She hesitated, then turned and started after the other two, reluctant, looking over her shoulder constantly, but too frightened to return to the fire. Surely Sugiyama-san would come around that bend in the corridor at any second. Her heart rose as another couple of figures appeared, then sank as she saw that they were unfamiliar men. She looked ahead, realized that Chiaki and Ryuichi had gotten well ahead of her, nearly to the stairs, and began to run.
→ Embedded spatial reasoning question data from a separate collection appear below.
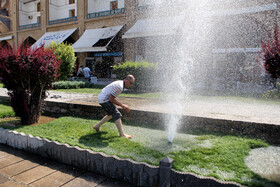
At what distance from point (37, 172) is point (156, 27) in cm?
1291

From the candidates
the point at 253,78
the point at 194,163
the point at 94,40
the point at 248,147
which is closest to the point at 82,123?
the point at 194,163

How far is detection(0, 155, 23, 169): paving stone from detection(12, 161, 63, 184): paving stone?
0.51 metres

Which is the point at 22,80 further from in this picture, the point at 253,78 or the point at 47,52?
the point at 253,78

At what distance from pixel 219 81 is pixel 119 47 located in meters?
8.91

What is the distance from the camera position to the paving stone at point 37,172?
2957 millimetres

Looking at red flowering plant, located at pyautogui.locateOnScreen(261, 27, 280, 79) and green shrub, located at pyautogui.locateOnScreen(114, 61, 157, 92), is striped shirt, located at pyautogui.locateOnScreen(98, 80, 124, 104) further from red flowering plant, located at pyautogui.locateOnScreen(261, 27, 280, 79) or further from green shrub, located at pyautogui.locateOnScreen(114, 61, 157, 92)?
green shrub, located at pyautogui.locateOnScreen(114, 61, 157, 92)

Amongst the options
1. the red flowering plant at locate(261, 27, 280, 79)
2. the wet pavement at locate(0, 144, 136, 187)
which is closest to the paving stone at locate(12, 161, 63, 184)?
the wet pavement at locate(0, 144, 136, 187)

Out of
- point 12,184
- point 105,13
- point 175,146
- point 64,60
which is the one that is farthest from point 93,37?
point 12,184

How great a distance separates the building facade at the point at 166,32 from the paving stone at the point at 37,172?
10.7 m

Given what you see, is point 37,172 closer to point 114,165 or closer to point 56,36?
point 114,165

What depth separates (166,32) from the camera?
44.1ft

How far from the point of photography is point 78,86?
13.0 metres

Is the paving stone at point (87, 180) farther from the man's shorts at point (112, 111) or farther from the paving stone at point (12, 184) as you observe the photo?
the man's shorts at point (112, 111)

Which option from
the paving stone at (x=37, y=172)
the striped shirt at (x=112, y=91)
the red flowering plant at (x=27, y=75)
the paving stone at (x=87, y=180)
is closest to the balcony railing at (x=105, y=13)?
the red flowering plant at (x=27, y=75)
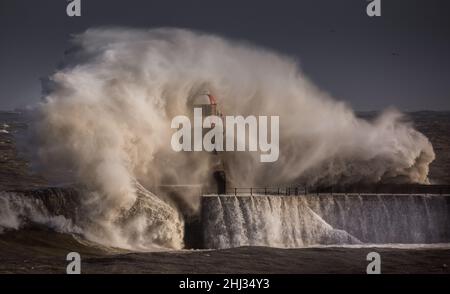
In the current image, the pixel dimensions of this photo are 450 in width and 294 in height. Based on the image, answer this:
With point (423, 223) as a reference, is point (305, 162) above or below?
above

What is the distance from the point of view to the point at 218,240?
37.3 metres

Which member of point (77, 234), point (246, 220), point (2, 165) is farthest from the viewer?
point (2, 165)

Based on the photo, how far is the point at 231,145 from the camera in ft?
154

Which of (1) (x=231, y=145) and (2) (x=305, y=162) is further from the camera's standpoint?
(2) (x=305, y=162)

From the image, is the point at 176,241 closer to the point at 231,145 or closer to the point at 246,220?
the point at 246,220

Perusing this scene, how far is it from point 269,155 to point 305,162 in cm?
221
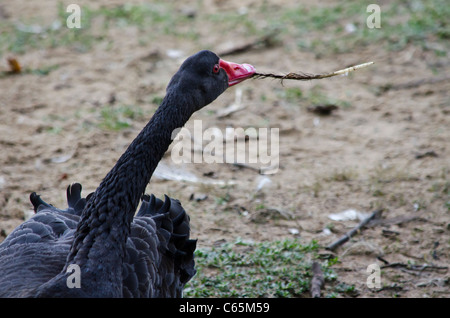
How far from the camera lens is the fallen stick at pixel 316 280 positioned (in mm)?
4456

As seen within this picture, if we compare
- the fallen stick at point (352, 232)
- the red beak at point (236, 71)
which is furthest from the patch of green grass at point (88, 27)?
the red beak at point (236, 71)

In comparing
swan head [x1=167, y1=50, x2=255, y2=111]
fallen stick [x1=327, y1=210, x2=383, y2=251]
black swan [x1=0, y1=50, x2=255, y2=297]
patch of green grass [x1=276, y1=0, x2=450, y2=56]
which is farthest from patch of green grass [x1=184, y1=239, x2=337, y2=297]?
patch of green grass [x1=276, y1=0, x2=450, y2=56]

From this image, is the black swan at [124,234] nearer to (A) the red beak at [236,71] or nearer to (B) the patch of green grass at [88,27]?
(A) the red beak at [236,71]

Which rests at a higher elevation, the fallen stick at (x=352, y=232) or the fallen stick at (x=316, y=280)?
the fallen stick at (x=352, y=232)

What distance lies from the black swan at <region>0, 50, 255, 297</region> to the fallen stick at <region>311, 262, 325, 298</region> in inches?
39.0

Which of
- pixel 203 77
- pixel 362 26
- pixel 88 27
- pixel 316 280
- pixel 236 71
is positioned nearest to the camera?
pixel 203 77

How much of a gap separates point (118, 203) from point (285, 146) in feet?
11.3

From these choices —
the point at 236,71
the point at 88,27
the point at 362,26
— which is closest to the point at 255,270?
the point at 236,71

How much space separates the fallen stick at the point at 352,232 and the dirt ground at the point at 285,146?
57 millimetres

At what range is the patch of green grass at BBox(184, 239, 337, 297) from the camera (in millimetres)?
4559

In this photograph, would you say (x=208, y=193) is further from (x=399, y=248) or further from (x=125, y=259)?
(x=125, y=259)

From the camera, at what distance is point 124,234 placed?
342 cm

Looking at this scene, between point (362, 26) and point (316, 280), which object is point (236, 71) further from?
point (362, 26)

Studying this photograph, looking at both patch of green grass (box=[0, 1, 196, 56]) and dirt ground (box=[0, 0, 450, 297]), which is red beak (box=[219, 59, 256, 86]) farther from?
patch of green grass (box=[0, 1, 196, 56])
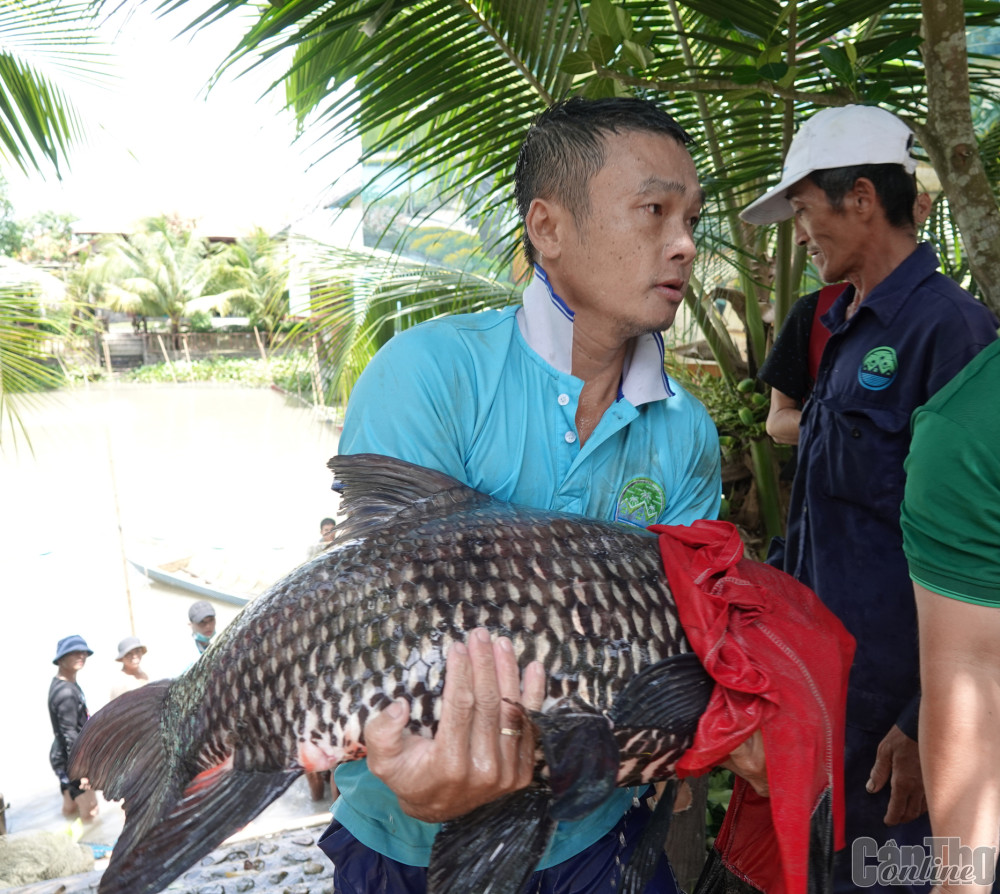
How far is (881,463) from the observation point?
8.44 feet

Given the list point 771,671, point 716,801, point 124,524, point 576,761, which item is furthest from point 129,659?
point 124,524

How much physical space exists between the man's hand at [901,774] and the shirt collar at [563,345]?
122cm

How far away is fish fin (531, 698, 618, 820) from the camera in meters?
1.38

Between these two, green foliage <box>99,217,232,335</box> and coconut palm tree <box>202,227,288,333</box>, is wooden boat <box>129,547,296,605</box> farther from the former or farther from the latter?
green foliage <box>99,217,232,335</box>

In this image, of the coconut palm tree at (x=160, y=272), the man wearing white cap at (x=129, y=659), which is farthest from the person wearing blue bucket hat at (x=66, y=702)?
the coconut palm tree at (x=160, y=272)

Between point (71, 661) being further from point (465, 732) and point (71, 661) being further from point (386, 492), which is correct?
point (465, 732)

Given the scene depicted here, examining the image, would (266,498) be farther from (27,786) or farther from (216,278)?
(216,278)

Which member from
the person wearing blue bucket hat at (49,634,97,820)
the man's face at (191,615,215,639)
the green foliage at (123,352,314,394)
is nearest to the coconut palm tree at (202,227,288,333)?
the green foliage at (123,352,314,394)

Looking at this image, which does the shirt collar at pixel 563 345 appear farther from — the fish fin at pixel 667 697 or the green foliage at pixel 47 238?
the green foliage at pixel 47 238

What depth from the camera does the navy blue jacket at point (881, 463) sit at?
253 cm

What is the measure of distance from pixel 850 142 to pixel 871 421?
34.2 inches

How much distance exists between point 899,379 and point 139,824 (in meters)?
2.22

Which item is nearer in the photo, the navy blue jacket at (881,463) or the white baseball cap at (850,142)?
the navy blue jacket at (881,463)

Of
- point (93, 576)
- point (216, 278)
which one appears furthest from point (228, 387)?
point (93, 576)
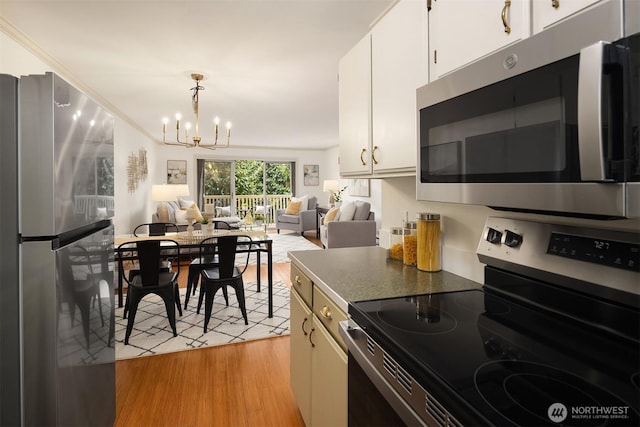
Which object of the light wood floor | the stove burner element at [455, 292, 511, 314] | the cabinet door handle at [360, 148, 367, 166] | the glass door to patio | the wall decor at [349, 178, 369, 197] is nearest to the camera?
the stove burner element at [455, 292, 511, 314]

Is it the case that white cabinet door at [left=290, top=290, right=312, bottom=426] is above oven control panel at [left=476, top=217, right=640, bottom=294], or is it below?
below

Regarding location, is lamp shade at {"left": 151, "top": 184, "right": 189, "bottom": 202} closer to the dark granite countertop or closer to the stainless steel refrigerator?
the dark granite countertop

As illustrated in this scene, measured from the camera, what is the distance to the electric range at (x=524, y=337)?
60 cm

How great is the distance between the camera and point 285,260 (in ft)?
19.1

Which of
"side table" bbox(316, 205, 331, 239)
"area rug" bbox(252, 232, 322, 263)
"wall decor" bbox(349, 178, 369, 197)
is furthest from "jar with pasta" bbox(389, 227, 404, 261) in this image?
"side table" bbox(316, 205, 331, 239)

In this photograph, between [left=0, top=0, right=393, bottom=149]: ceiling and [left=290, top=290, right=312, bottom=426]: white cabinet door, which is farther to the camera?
[left=0, top=0, right=393, bottom=149]: ceiling

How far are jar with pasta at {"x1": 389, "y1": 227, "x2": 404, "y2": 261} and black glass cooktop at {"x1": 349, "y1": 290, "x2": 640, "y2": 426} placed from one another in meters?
0.65

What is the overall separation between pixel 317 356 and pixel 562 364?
0.92m

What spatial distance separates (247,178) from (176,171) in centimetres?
199

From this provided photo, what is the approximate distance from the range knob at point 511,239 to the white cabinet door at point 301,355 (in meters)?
0.86

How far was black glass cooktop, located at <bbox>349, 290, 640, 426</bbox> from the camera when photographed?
1.89 ft

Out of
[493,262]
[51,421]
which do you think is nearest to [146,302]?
[51,421]

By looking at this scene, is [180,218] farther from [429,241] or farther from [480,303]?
Result: [480,303]

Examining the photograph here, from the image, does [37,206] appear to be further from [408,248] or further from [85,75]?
[85,75]
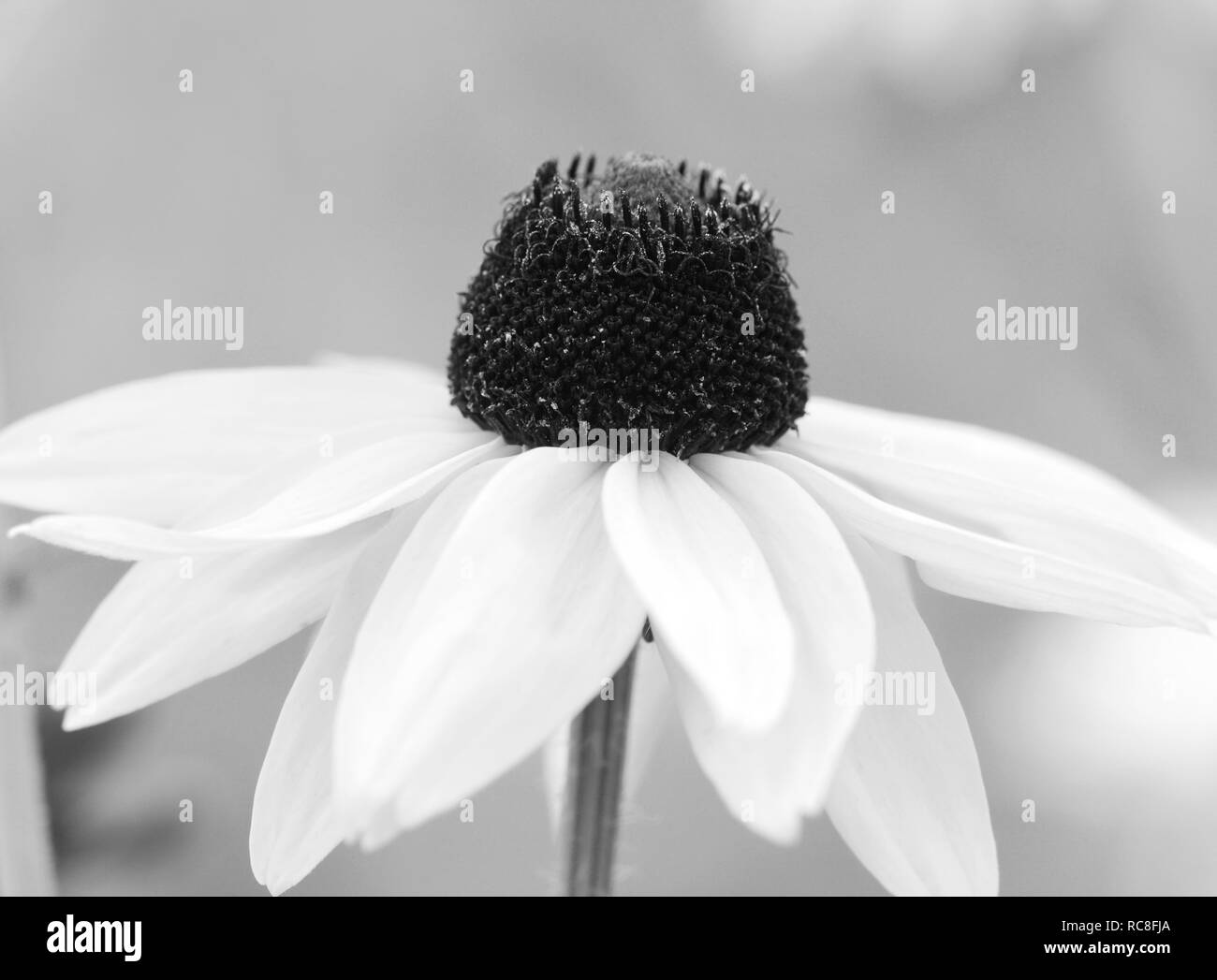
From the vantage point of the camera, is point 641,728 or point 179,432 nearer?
point 179,432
The building shuddered again, its shaking more sudden than before, and much more violent. She couldn't think, could hardly stand--could only hear the immense, crackling roar, the dim screams of the people crowded together down at the stairs, a horrible noise of snapping and grinding and shrieking. She felt the building rock, then sway even more dramatically and not swing back--oh, it was leaning, leaning! She tottered, couldn't keep her balance with the floor slanting away behind her, and fell, landing hard on the tile. That roaring couldn't possibly get any louder, but it did, and with horrified eyes she saw the ceiling ahead of her bulging downward. It burst, and she caught a glimpse of something huge and machinelike crashing through in a tangle of wires and thick metal girders. The hole in the ceiling widened as more debris fell through it, its crumbling edge getting closer to her, and she was scrambling on hands and knees, trying to escape that approaching rain of destruction as a wave of dust rolled around her, blinding her.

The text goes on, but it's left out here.